### [Aufgabenstellung]
Schreibe sämtliche folgenden Datensätze unverändert ab und lass dabei die Bilder weg.

### [Gegebene Informationen]

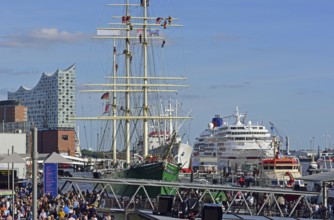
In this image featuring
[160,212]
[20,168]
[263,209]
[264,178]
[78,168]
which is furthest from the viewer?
[78,168]

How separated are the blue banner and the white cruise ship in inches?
4079

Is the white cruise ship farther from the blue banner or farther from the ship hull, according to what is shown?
the blue banner

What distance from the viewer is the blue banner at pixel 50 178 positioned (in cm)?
3919

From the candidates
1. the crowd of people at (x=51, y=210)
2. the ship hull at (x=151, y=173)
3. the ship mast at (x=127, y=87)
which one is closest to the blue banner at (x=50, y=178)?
the crowd of people at (x=51, y=210)

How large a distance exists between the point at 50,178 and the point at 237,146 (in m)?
114

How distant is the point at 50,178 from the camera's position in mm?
39469

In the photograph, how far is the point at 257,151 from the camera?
14812 cm

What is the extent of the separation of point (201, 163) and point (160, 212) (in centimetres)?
11970

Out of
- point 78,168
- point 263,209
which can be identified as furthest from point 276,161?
point 78,168

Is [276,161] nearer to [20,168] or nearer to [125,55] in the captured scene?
[125,55]

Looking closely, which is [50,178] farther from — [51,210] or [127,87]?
[127,87]

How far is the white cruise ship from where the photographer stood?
14812 centimetres

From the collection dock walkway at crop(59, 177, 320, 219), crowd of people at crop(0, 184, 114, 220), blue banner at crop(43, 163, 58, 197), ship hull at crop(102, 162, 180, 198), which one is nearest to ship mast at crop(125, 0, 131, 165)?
ship hull at crop(102, 162, 180, 198)

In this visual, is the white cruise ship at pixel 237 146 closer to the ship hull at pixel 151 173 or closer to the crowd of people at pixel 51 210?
the ship hull at pixel 151 173
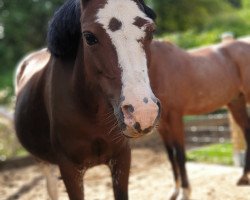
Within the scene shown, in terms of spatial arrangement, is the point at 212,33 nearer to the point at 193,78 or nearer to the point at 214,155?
the point at 214,155

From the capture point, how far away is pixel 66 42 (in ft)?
9.25

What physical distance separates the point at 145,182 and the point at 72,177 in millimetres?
2953

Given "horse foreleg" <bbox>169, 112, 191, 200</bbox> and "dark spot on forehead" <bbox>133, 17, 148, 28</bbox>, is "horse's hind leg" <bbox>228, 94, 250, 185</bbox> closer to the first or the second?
"horse foreleg" <bbox>169, 112, 191, 200</bbox>

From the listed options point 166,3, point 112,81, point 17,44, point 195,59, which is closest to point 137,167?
point 195,59

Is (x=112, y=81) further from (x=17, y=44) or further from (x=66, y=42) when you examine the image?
(x=17, y=44)

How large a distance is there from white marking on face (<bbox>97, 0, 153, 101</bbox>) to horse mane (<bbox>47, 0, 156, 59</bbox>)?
0.28 m

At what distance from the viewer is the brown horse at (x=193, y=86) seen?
15.9ft

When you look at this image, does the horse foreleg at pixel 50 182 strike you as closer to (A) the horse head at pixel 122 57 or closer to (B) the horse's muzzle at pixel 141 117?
(A) the horse head at pixel 122 57

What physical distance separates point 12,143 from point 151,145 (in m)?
2.44

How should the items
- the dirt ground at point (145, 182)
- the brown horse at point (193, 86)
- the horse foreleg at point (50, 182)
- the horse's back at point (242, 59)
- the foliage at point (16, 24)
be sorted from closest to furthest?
the horse foreleg at point (50, 182) → the brown horse at point (193, 86) → the dirt ground at point (145, 182) → the horse's back at point (242, 59) → the foliage at point (16, 24)

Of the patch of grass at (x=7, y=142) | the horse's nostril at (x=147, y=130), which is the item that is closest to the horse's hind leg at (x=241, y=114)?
the horse's nostril at (x=147, y=130)

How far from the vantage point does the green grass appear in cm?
653

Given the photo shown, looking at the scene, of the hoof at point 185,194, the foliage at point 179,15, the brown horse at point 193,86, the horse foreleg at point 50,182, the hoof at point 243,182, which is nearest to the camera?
the horse foreleg at point 50,182

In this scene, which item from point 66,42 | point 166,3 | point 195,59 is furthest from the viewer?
point 166,3
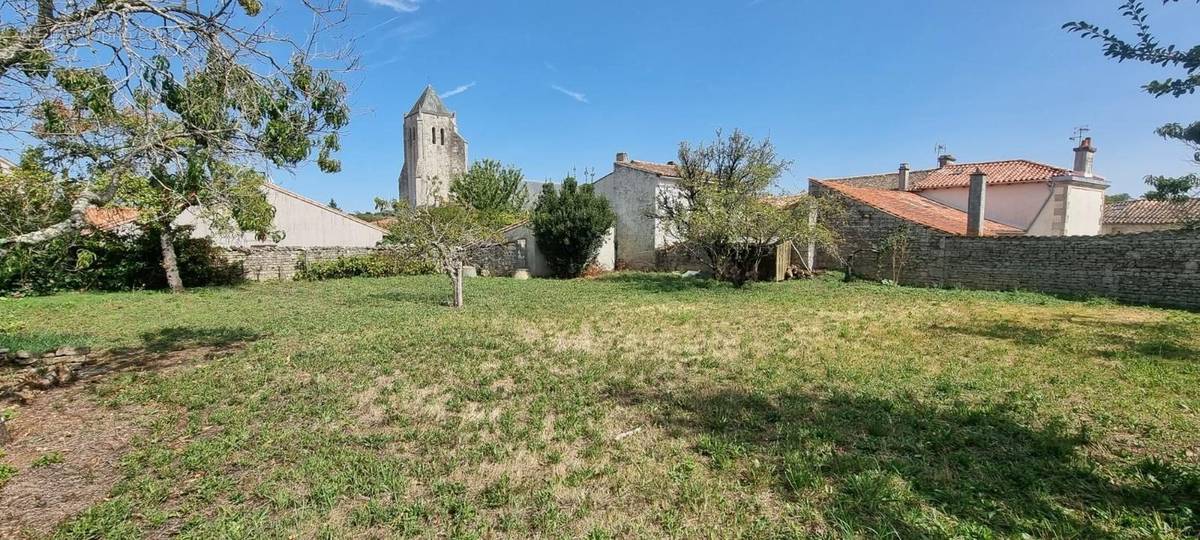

### [Richtige Antwort]
In this image featuring
[160,212]
[20,168]
[263,209]
[264,178]
[78,168]
which is furthest from the viewer?
[78,168]

How separated are the blue banner and the white cruise ship in inches?
4079

Is the white cruise ship farther from the blue banner or farther from the ship hull, according to what is shown?
the blue banner

What distance from the viewer is the blue banner at pixel 50 178 positioned (in cm)?
3919

From the candidates
1. the crowd of people at (x=51, y=210)
2. the ship hull at (x=151, y=173)
3. the ship mast at (x=127, y=87)
which one is closest to the blue banner at (x=50, y=178)?
the crowd of people at (x=51, y=210)

How large a distance exists between the point at 50,178 and the point at 237,146 (in m)?
114

How distant is the point at 50,178 from the camera's position in mm?
39469

In the photograph, how far is the point at 257,151 from the camera?
14812 cm

What is the extent of the separation of point (201, 163) and point (160, 212) (in centimetres)?
11970

Out of
- point 78,168
- point 263,209
which can be identified as furthest from point 276,161?
point 78,168

Is [276,161] nearer to [20,168] or nearer to [125,55] in the captured scene?
[125,55]

Looking closely, which is [50,178] farther from — [51,210] or [127,87]?
[127,87]

How far is the white cruise ship from where the photographer stood?
14812 centimetres

From the collection dock walkway at crop(59, 177, 320, 219), crowd of people at crop(0, 184, 114, 220), blue banner at crop(43, 163, 58, 197), ship hull at crop(102, 162, 180, 198), which one is nearest to ship mast at crop(125, 0, 131, 165)?
ship hull at crop(102, 162, 180, 198)

In this visual, is the white cruise ship at pixel 237 146 closer to the ship hull at pixel 151 173 or closer to the crowd of people at pixel 51 210?
the ship hull at pixel 151 173
Within the scene shown, in terms of spatial arrangement, is the point at 212,33 nearer to the point at 193,78 or nearer to the point at 214,155?
the point at 214,155

From the capture point, how far away is pixel 66 42 (in ft)?
9.25

What physical distance separates the point at 145,182 and the point at 72,177 in millimetres?
2953

Given "horse foreleg" <bbox>169, 112, 191, 200</bbox> and "dark spot on forehead" <bbox>133, 17, 148, 28</bbox>, is "horse's hind leg" <bbox>228, 94, 250, 185</bbox> closer to the first or the second?
"horse foreleg" <bbox>169, 112, 191, 200</bbox>

From the listed options point 166,3, point 112,81, point 17,44, point 195,59, which is closest to point 137,167?
point 195,59

Is (x=112, y=81) further from (x=17, y=44) or further from (x=66, y=42) when you examine the image?
(x=17, y=44)

How large a distance is there from white marking on face (<bbox>97, 0, 153, 101</bbox>) to horse mane (<bbox>47, 0, 156, 59</bbox>)?
0.28 m

At what distance from the viewer is the brown horse at (x=193, y=86) seen?
15.9ft

When you look at this image, does the horse foreleg at pixel 50 182 strike you as closer to (A) the horse head at pixel 122 57 or closer to (B) the horse's muzzle at pixel 141 117?
(A) the horse head at pixel 122 57

What physical distance separates point 12,143 from point 151,145 (in m)?
2.44

How should the items
- the dirt ground at point (145, 182)
- the brown horse at point (193, 86)
- the horse foreleg at point (50, 182)
- the horse's back at point (242, 59)
- the foliage at point (16, 24)
be sorted from closest to furthest?
the horse foreleg at point (50, 182) → the brown horse at point (193, 86) → the dirt ground at point (145, 182) → the horse's back at point (242, 59) → the foliage at point (16, 24)

Of the patch of grass at (x=7, y=142) | the horse's nostril at (x=147, y=130), which is the item that is closest to the horse's hind leg at (x=241, y=114)?
the horse's nostril at (x=147, y=130)

How far from the vantage point does the green grass appear in cm?
653

Given the photo shown, looking at the scene, of the hoof at point 185,194, the foliage at point 179,15, the brown horse at point 193,86, the horse foreleg at point 50,182, the hoof at point 243,182, which is nearest to the camera?
the horse foreleg at point 50,182

In this scene, which item from point 66,42 | point 166,3 | point 195,59 is furthest from the viewer?
point 166,3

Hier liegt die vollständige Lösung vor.